Provided text START

The image was created by the Definition Dual Source Computed Tomography scanner, which may be the fastest scanner in the Intermountain region, taking digital images of a patient's body from head to toe in 15 seconds.
In a short ceremony Wednesday, doctors at University Hospital's Cardiovascular Center unveiled the 128-slice scanner, a "forklift upgrade" compared with the hospital's current 64-slice, said Steve Stevens, chairman of the department of radiology.
"With this machine, we'll be able to take care of patients more efficiently," Stevens said, "especially when we have trauma patients that we can just quickly put through and diagnose."
The $3 million scanner will not only help provide an image faster, but will reduce preparation time for doctors. With other scanners, patients had to take beta blocker drugs, which slowed a person's heart rate so it could be properly scanned. The new scanner rotates three times a second (180 times per minute) and provides an accurate heart image without extensive preparation, said Roland Tietjen, account executive at Siemens Medical Solutions USA Inc., the company that manufactures the scanner.
"It's that window of time that will help doctors fix a heart faster," Tietjen said.

Provided text END
Data START

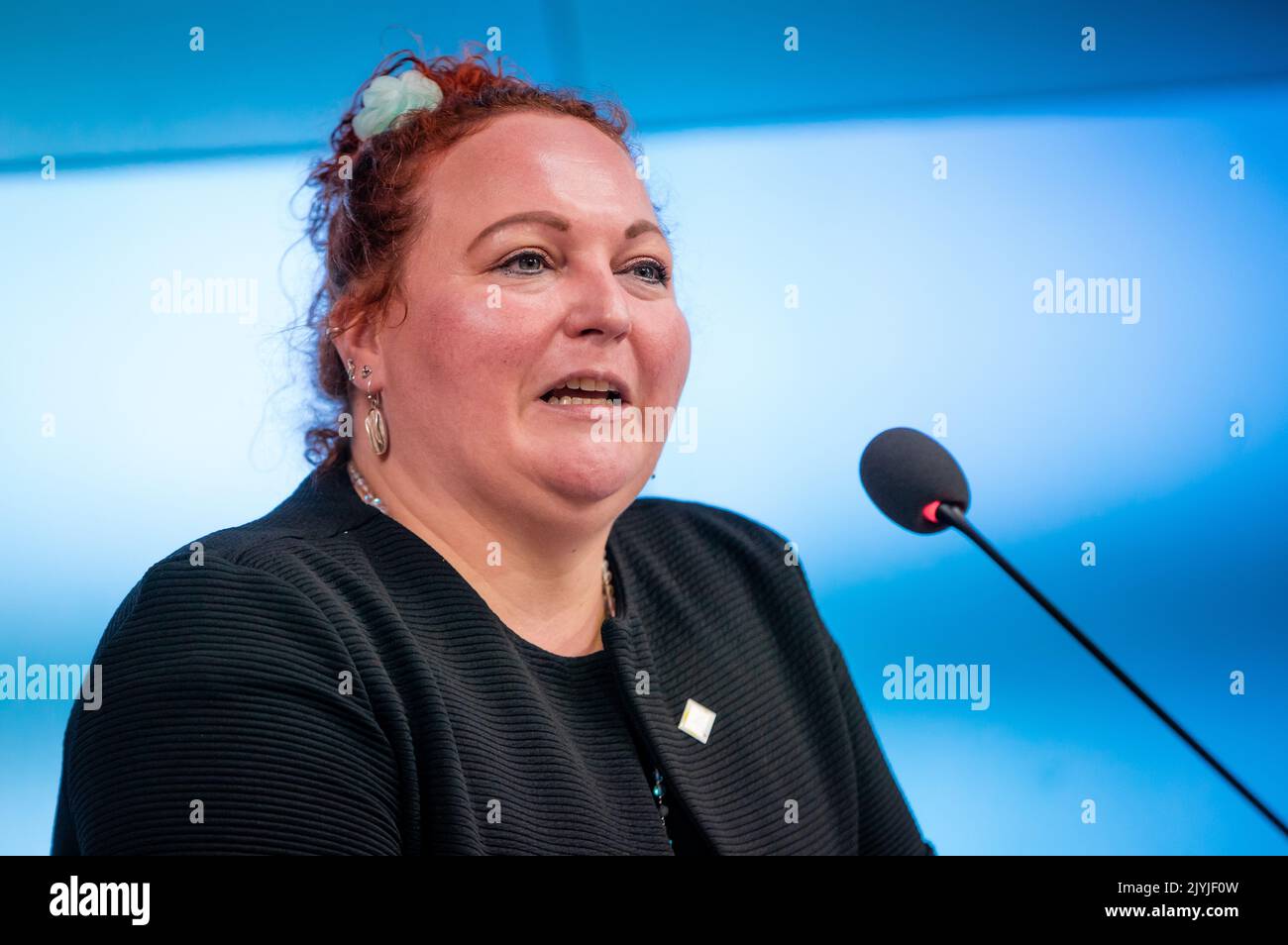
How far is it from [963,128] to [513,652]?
137 cm

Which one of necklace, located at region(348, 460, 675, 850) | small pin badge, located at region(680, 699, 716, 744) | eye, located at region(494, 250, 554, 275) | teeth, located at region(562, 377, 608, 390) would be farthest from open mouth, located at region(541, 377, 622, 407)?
small pin badge, located at region(680, 699, 716, 744)

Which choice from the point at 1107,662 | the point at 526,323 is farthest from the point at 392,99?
the point at 1107,662

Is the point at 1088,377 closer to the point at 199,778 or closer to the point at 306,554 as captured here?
the point at 306,554

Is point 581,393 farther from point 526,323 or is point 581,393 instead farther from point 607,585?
point 607,585

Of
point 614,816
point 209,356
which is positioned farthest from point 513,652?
point 209,356

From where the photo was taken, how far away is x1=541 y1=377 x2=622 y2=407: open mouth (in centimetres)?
139

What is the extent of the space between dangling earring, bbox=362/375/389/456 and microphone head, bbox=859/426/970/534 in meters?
0.55

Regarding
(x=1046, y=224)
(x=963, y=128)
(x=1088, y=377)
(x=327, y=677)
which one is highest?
(x=963, y=128)

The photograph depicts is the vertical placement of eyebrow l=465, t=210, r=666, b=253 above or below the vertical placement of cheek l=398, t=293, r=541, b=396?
above

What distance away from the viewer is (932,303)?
225 cm

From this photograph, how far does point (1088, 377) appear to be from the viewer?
7.55 ft

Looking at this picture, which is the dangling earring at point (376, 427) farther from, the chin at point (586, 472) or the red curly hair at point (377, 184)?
the chin at point (586, 472)

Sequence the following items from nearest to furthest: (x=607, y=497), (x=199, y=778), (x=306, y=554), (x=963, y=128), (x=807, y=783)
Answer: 1. (x=199, y=778)
2. (x=306, y=554)
3. (x=607, y=497)
4. (x=807, y=783)
5. (x=963, y=128)

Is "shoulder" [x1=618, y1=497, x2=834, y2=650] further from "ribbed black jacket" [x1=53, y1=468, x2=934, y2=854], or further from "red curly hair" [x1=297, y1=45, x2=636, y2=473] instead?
"red curly hair" [x1=297, y1=45, x2=636, y2=473]
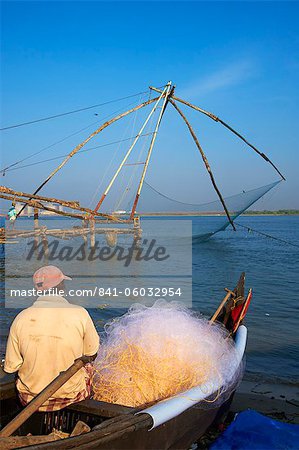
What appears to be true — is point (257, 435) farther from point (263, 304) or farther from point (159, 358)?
point (263, 304)

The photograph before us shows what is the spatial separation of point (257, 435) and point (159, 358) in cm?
115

Data END

List of tasks:
• a. Repeat word for word the part of the CT scanner passage that opens with the words containing "The image was" and closes with "department of radiology.".
• b. Render this sentence from the CT scanner passage in Spanish: "With other scanners, patients had to take beta blocker drugs, which slowed a person's heart rate so it could be properly scanned."
None of the saved entries are needed here.

Answers in order:
• a.
The image was created by the Definition Dual Source Computed Tomography scanner, which may be the fastest scanner in the Intermountain region, taking digital images of a patient's body from head to toe in 15 seconds.
In a short ceremony Wednesday, doctors at University Hospital's Cardiovascular Center unveiled the 128-slice scanner, a "forklift upgrade" compared with the hospital's current 64-slice, said Steve Stevens, chairman of the department of radiology.

• b. Con otros escáneres, los pacientes tenían que tomar betabloqueantes, que reducían la frecuencia cardíaca de la persona para que pudiera escanearse correctamente.